COMODOTIES-OIL

 Last News /COMODOTIES-OIL

COMODOTIES-OIL

Investing.com - Crude oil prices rose in Asia on Friday as investors looked ahead to a meeting of OPEC and allied nations to review efforts to curb output and U.S. rig count later in the day as they digested an alarming report that North Korea could test a nuclear weapon over the Pacific Ocean.

On the New York Mercantile Exchange crude futures for November delivery rose 0.12% to $50.61 a barrel, while on London's Intercontinental Exchange, Brent edged down 0.14% to $56.40 a barrel.

North Korean Foreigh Minister Ri Yong Ho said on Friday he believes the North could consider a hydrogen bomb test on the Pacific Ocean of an unprecedented scale, South Korea's Yonhap news agency reported.

Ri was speaking to reporters in New York when he was asked what North Korean leader Kim Jong Un had meant when he threatened in an earlier statement the "highest level of hard-line countermeasure in history" against the United States.

Overnight, crude oil prices settled lower on Thursday as investors continued to weigh data showing a sharp rise in U.S. crude production and stockpiles ahead of an Opec meeting slated for Friday.

 

The rocky week for crude prices continued as concerns over an uptick weekly crude supplies and production weighed on sentiment amid growing investor optimism on a possible extension to the Opec-led agreement to cut oil output.

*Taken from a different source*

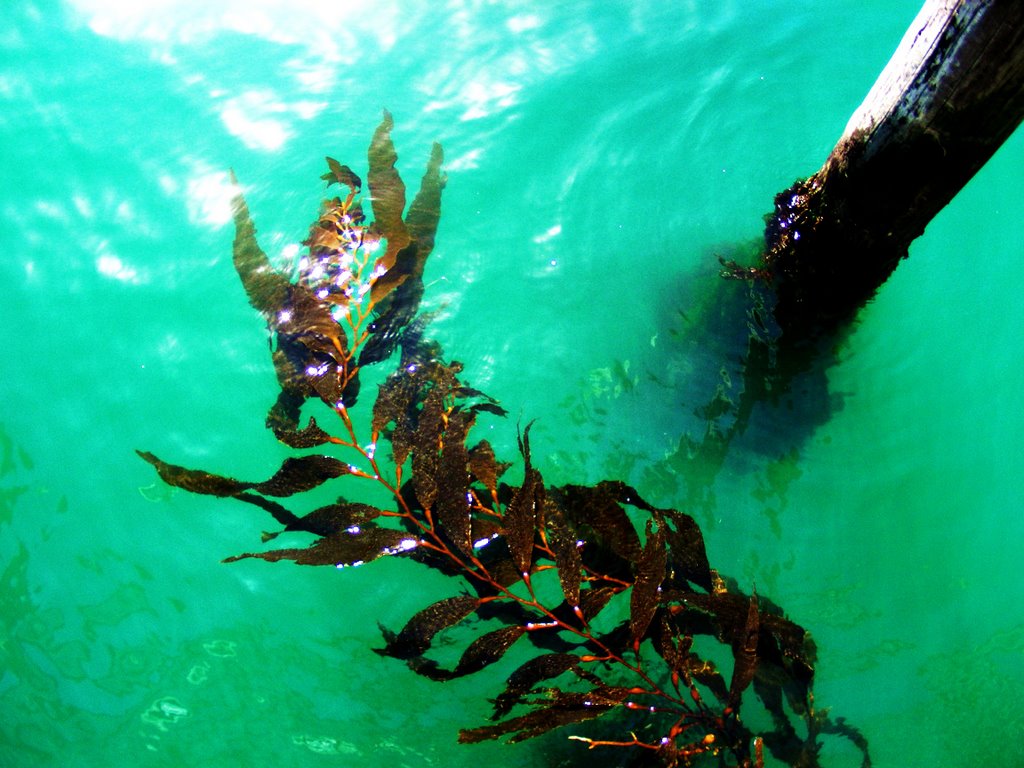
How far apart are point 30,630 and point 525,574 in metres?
2.23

Members of the Organization of the Petroleum Exporting Countries and other major producers will meet Friday in Vienna to discuss the market impact of the production-cut agreement and progress toward rebalancing supply and demand.

In May, Opec and non-Opec members agreed to extend production cuts of 1.8m barrels per day for a period of nine months until March 2018 but rising production from the U.S., Nigeria and Libya has undermined the oil cartel’s efforts to curb excess supply.

Some analysts suggested, however, that the production-curb exemptions which have allowed Nigeria and Libya to ramp up production could be lifted to ease the glut in global crude supplies.

"Exempt members Libya and Nigeria may be brought into the fold of the production cut deal," said Jeffrey Halley, senior market analyst at futures brokerage OANDA.

The Energy Information Administration reported Wednesday that total U.S. crude production rose by 157,000 barrels a day to 9.510 million barrels while U.S. crude supplies rose by roughly 4.6m barrels for the week ended Sept. 15.